:: Your task ::
Copy, exactly as written, the lines that begin at the one containing "ACTION - COMPTOIR" and end at the one containing "Black Health Matters.". Skip any pictures in the data below.

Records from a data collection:
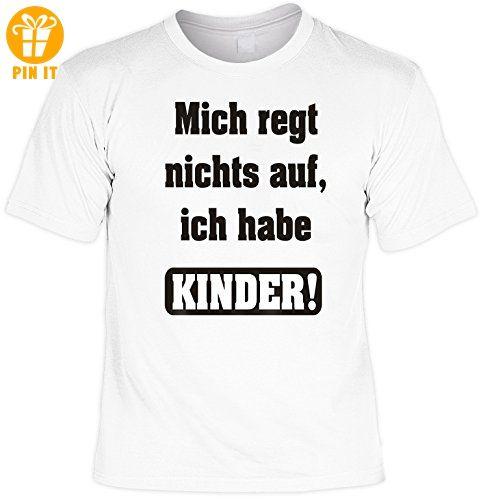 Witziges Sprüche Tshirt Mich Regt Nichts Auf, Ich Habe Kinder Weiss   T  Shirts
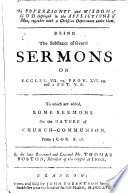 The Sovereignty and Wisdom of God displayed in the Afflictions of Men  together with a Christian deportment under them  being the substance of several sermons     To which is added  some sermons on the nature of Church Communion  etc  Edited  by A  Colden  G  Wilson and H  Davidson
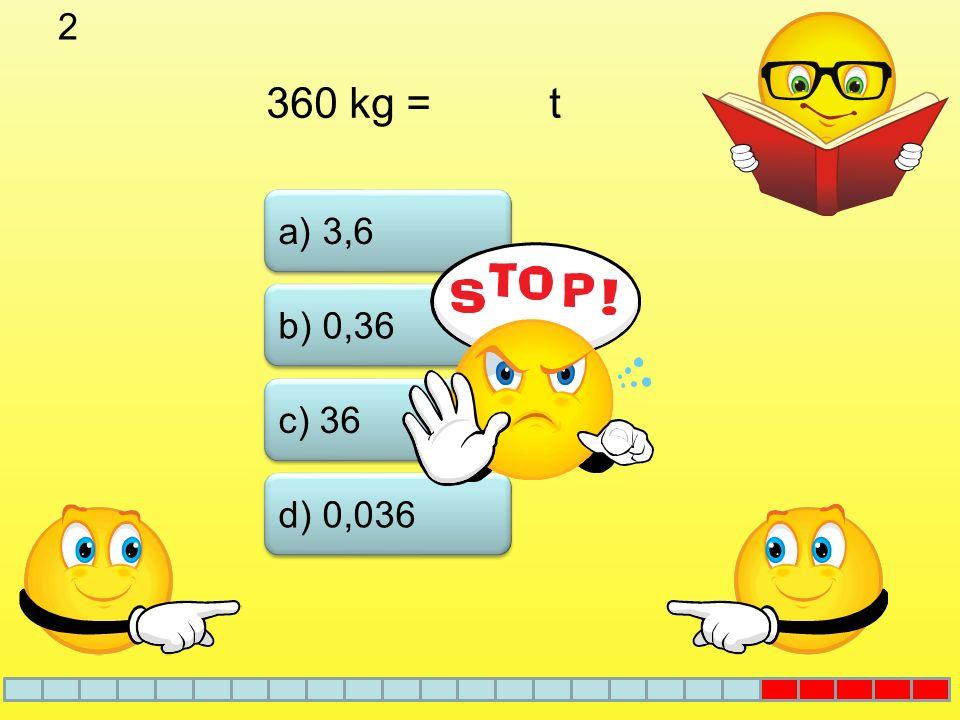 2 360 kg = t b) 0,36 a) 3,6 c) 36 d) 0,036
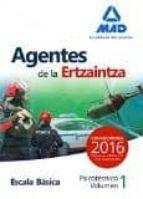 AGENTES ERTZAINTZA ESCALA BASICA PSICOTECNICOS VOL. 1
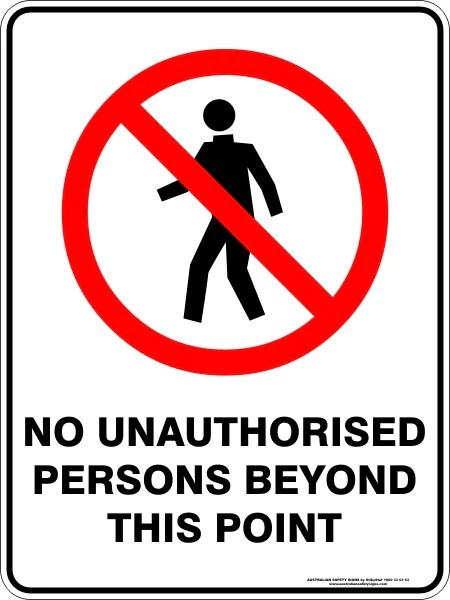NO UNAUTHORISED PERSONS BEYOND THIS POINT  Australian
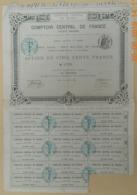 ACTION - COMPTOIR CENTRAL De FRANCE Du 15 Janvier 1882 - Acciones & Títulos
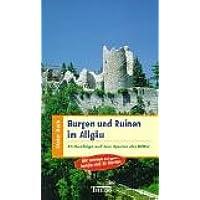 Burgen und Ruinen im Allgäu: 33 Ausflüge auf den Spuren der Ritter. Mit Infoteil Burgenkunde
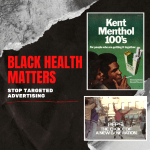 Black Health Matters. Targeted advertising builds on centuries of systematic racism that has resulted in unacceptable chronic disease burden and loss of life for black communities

* * *

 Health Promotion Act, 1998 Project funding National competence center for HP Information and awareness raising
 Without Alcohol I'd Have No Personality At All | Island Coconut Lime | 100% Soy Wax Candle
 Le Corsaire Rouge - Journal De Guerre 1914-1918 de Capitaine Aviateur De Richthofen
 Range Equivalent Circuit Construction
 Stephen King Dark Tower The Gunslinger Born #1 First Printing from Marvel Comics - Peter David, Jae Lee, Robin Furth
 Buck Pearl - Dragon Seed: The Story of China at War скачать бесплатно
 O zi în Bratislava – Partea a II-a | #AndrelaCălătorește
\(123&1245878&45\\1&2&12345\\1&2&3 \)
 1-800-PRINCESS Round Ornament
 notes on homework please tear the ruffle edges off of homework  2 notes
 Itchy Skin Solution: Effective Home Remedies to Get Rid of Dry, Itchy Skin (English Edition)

:: Finished task ::
 ACTION - COMPTOIR CENTRAL De FRANCE Du 15 Janvier 1882 - Acciones & Títulos
 Burgen und Ruinen im Allgäu: 33 Ausflüge auf den Spuren der Ritter. Mit Infoteil Burgenkunde
 Black Health Matters. Targeted advertising builds on centuries of systematic racism that has resulted in unacceptable chronic disease burden and loss of life for black communities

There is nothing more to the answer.